Multifunctional Fe–Sn codoped In2O3 colloidal nanocrystals simultaneously exhibiting localized surface plasmon resonance band, high electrical conductivity, and charge mediated magnetic coupling have been developed. Interactions between Sn and Fe dopant ions have been found critical to control all these properties. Sn doping slowly releases free electrons in the colloidal nanocrystals, after reduction of active complex between Sn⁴⁺ and interstitial O^2-. Unexpectedly, Fe codoping reduces the free electron concentration.
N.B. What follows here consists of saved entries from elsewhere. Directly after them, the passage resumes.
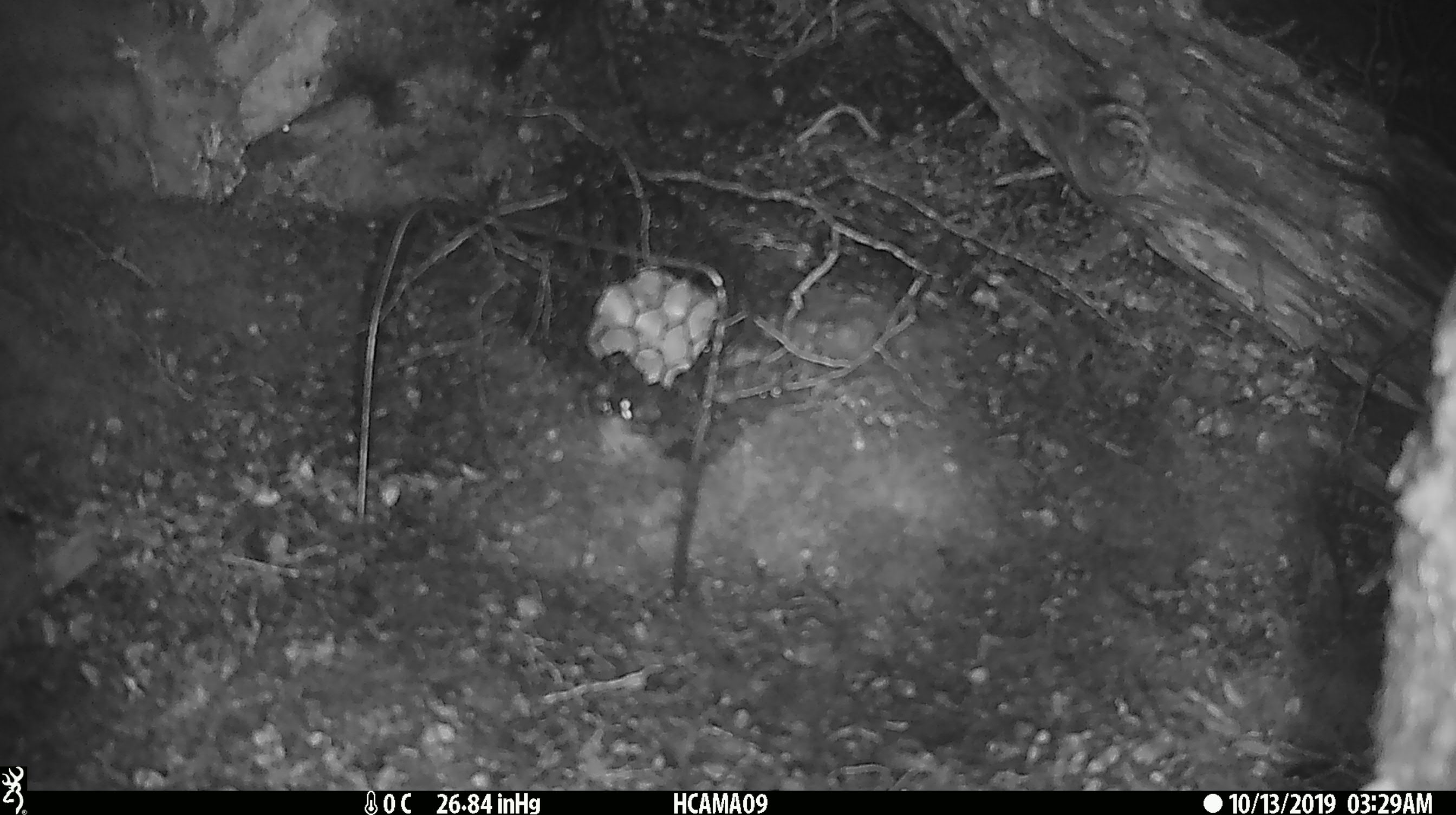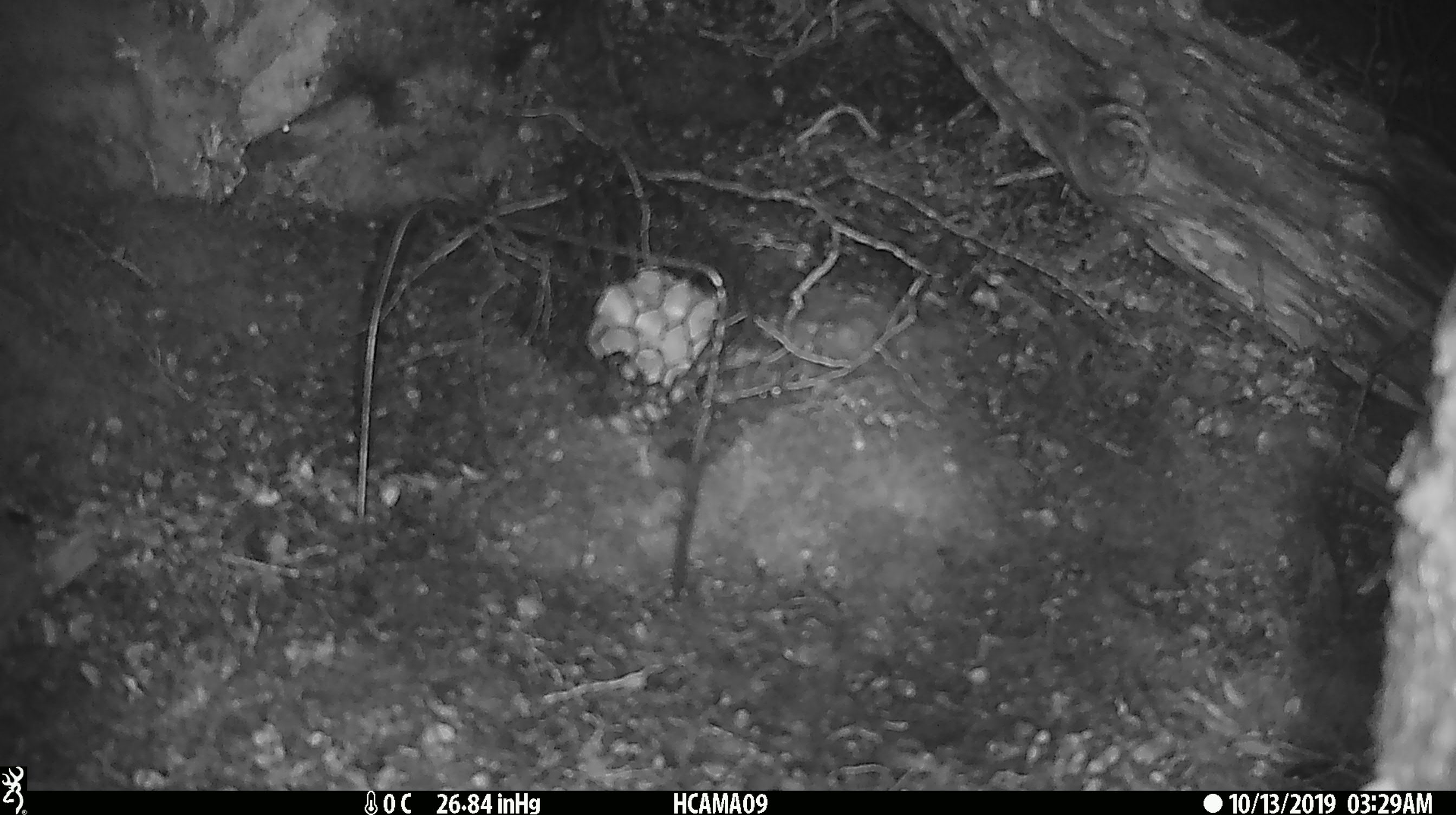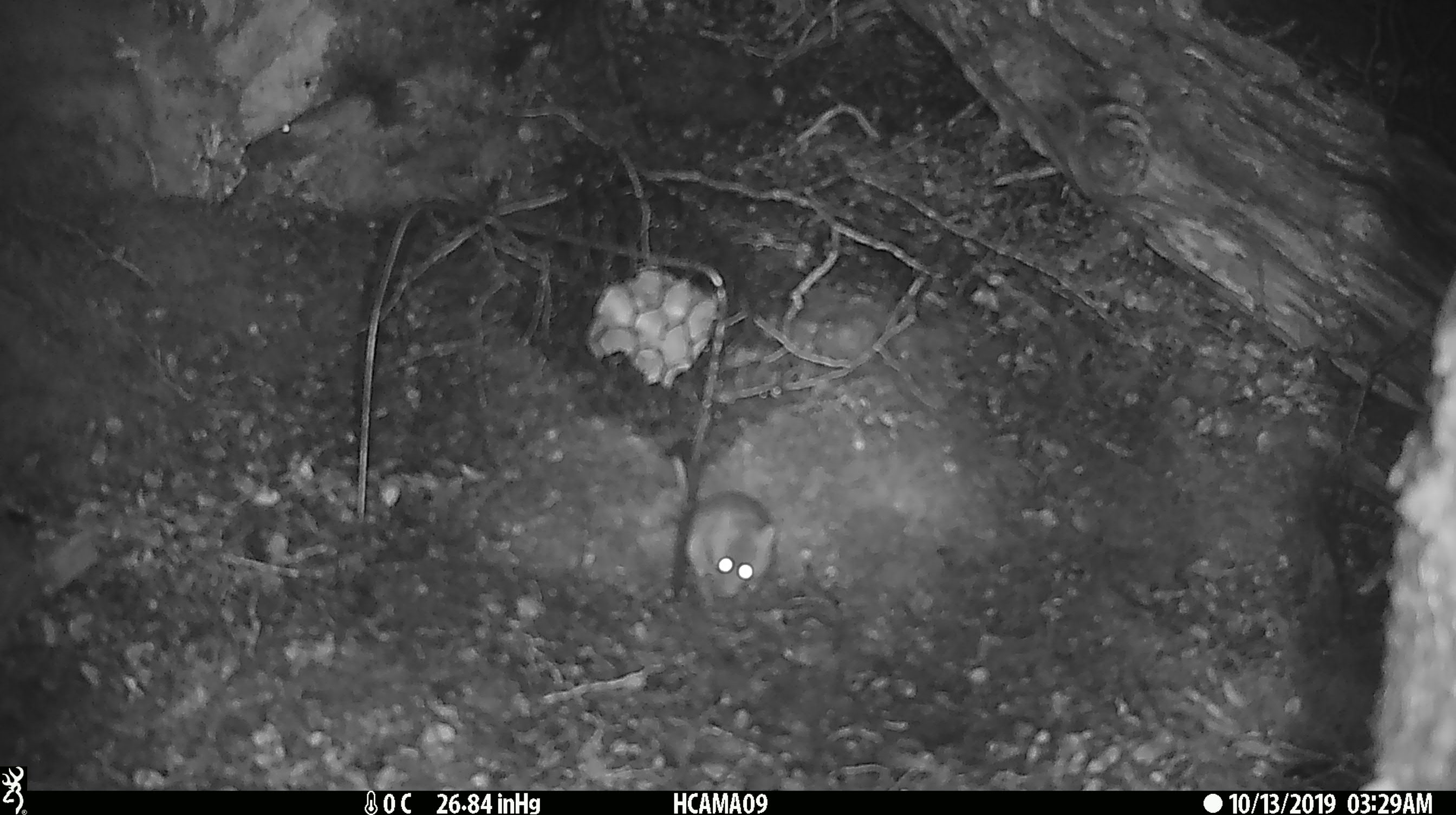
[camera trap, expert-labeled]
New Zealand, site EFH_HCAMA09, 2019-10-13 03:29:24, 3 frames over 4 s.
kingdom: Animalia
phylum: Chordata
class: Mammalia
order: Rodentia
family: Muridae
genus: Mus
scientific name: Mus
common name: mouse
Mouse (Mus).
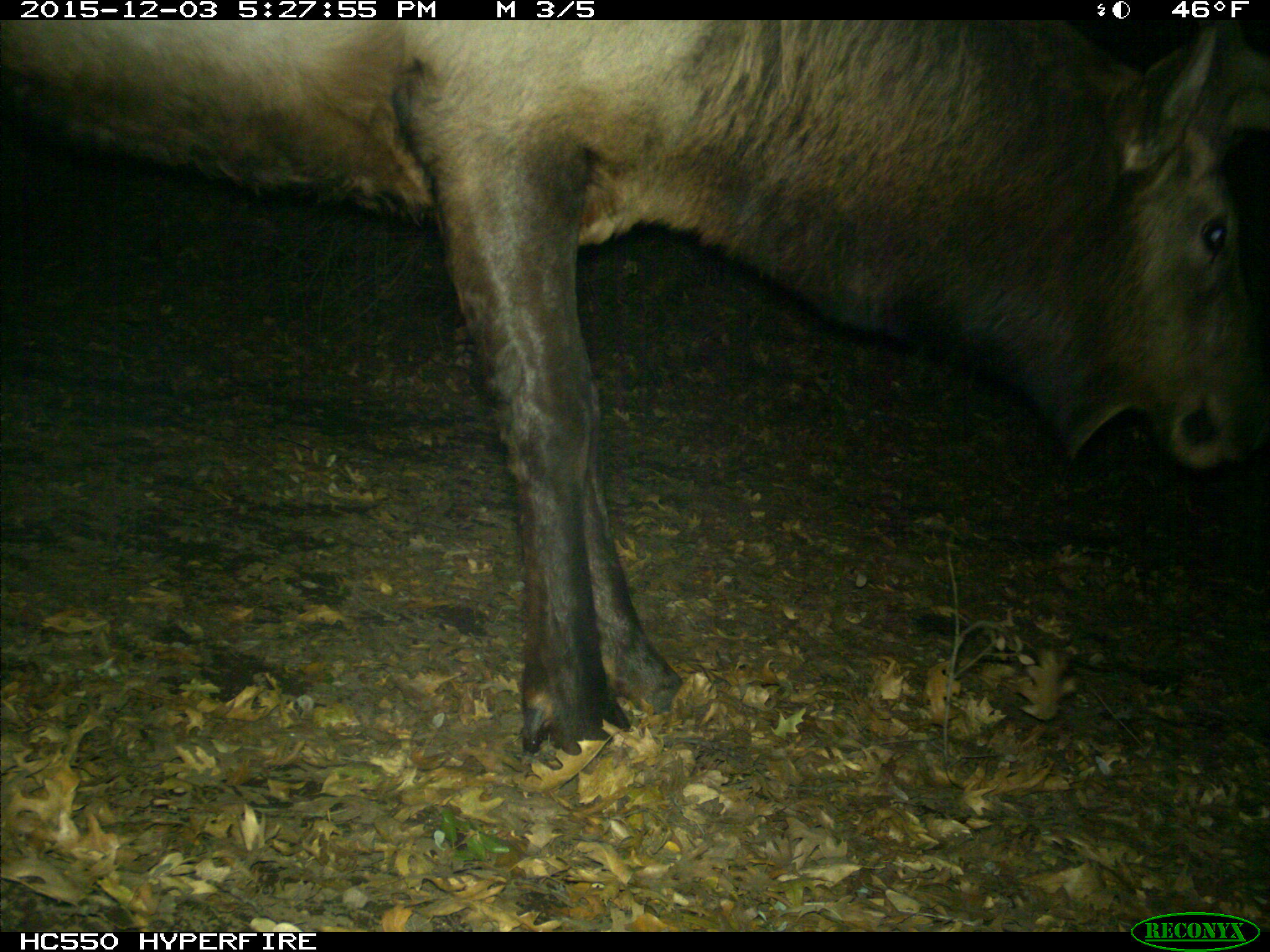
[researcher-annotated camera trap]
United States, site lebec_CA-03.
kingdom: Animalia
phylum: Chordata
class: Mammalia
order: Artiodactyla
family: Cervidae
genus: Cervus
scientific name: Cervus canadensis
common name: elk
Cervus canadensis (elk).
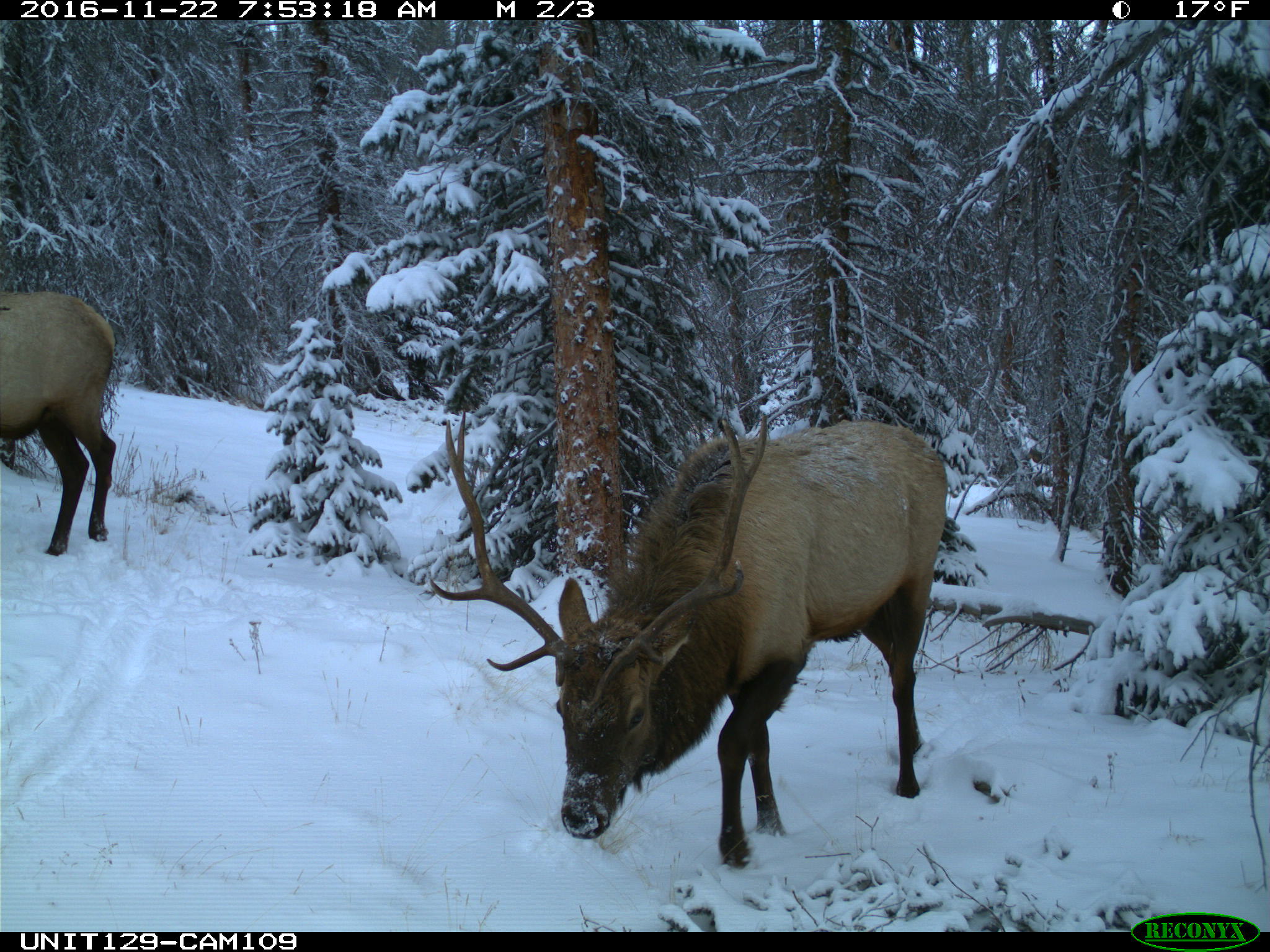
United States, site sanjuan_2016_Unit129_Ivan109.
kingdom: Animalia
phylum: Chordata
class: Mammalia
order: Artiodactyla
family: Cervidae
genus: Cervus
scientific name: Cervus elaphus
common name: red deer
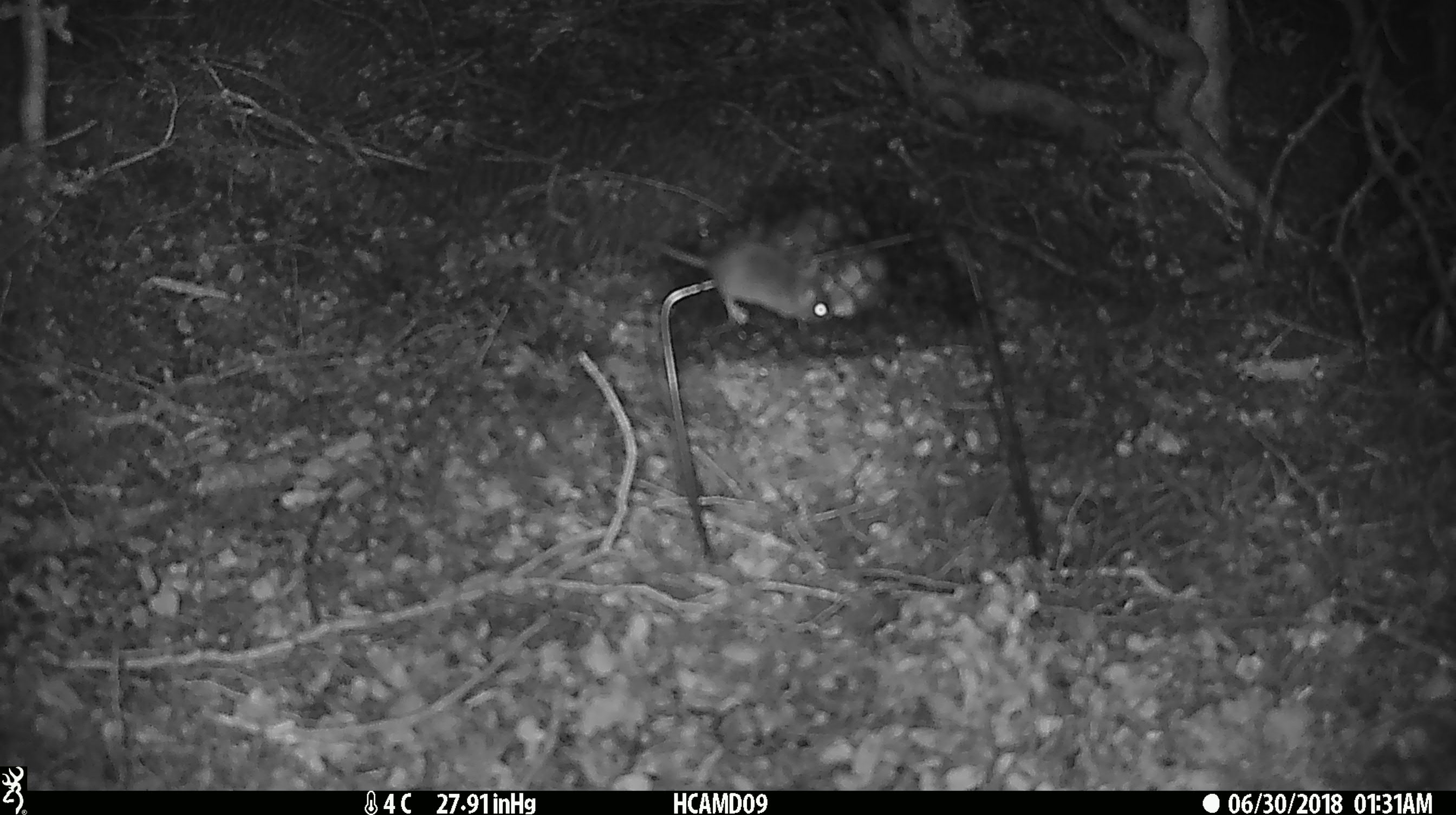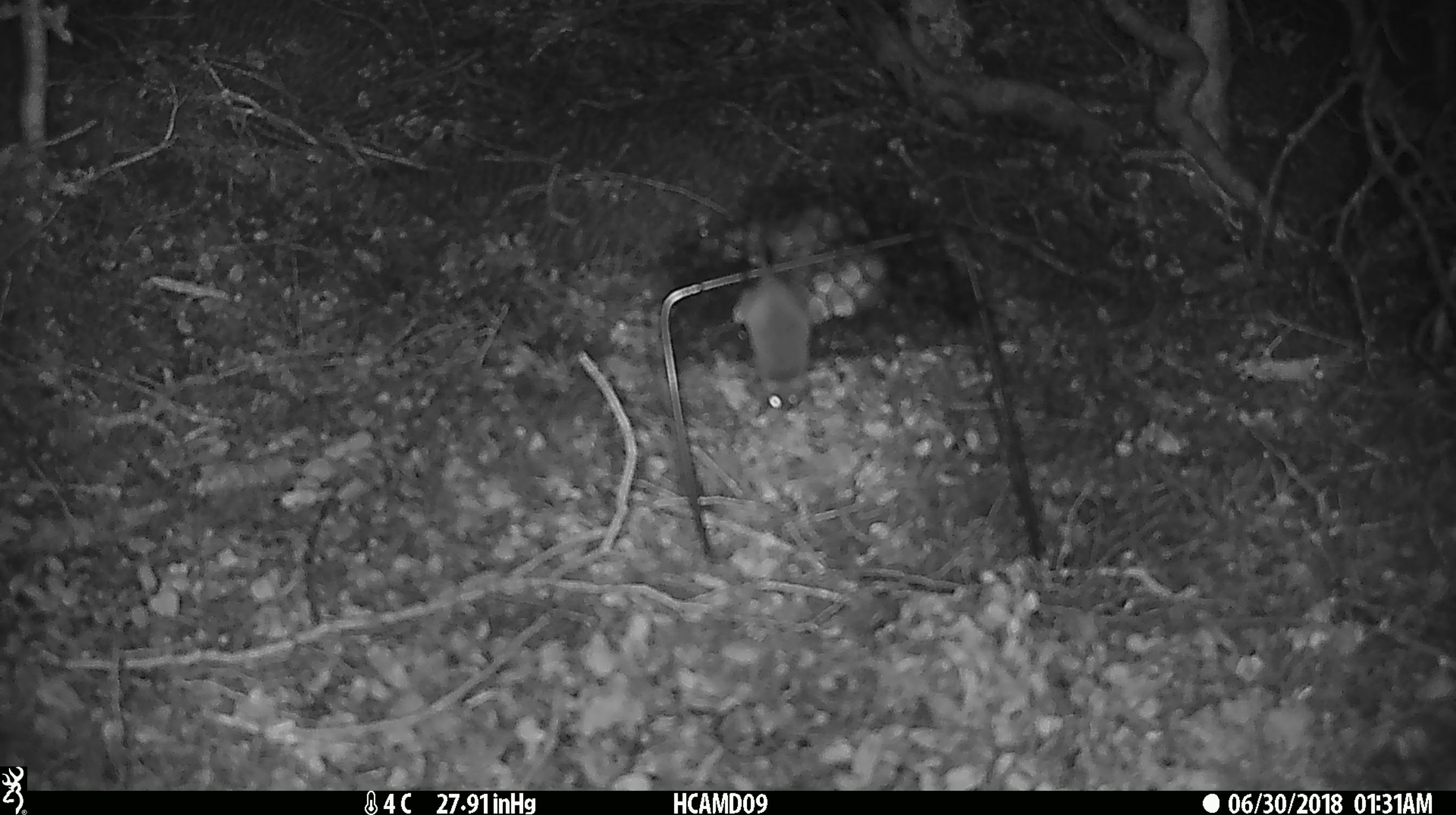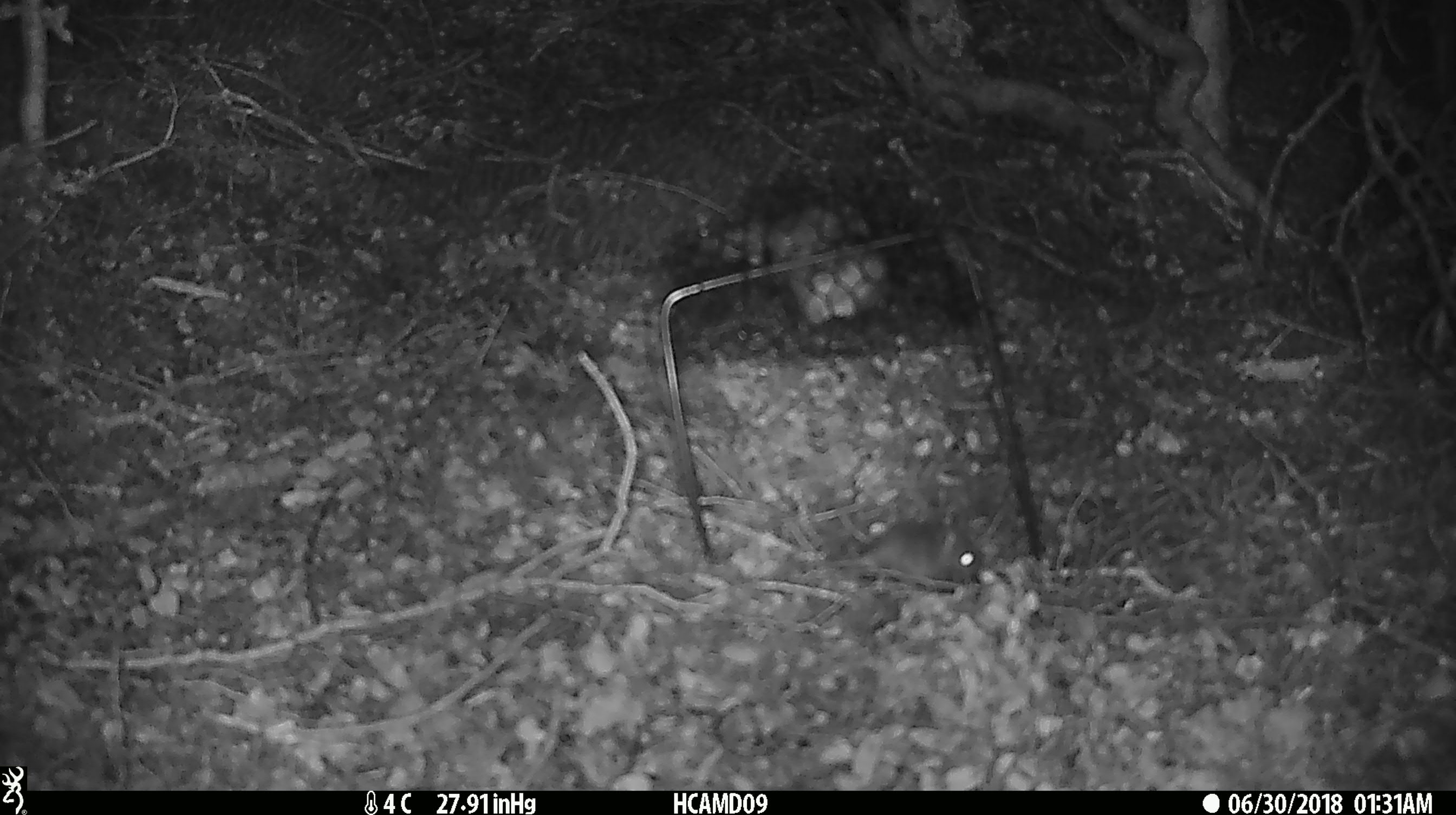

Our X-ray absorption fine structure spectroscopy (XAFS) results show that Fe³⁺ and Sn⁴⁺ substitutes In³⁺ in the In₂O₃ lattice for all Fe-doped In₂O₃ NCs and Sn-doped In₂O₃ NCs. Interestingly, for Fe–Sn codoped NCs, a smaller fraction of Fe³⁺ gets reduced to Fe²⁺ by consuming free electrons produced by Sn doping. Therefore, Fe doping can manipulate free electron concentration in Fe–Sn codoped In₂O₃ nanocrystals, controlling both plasmonic band and electrical conductivity. Free electrons, on the other hand, facilitate magnetic coupling between distant Fe³⁺ ions. Such charge mediated magnetic coupling is useful for spin-based applications.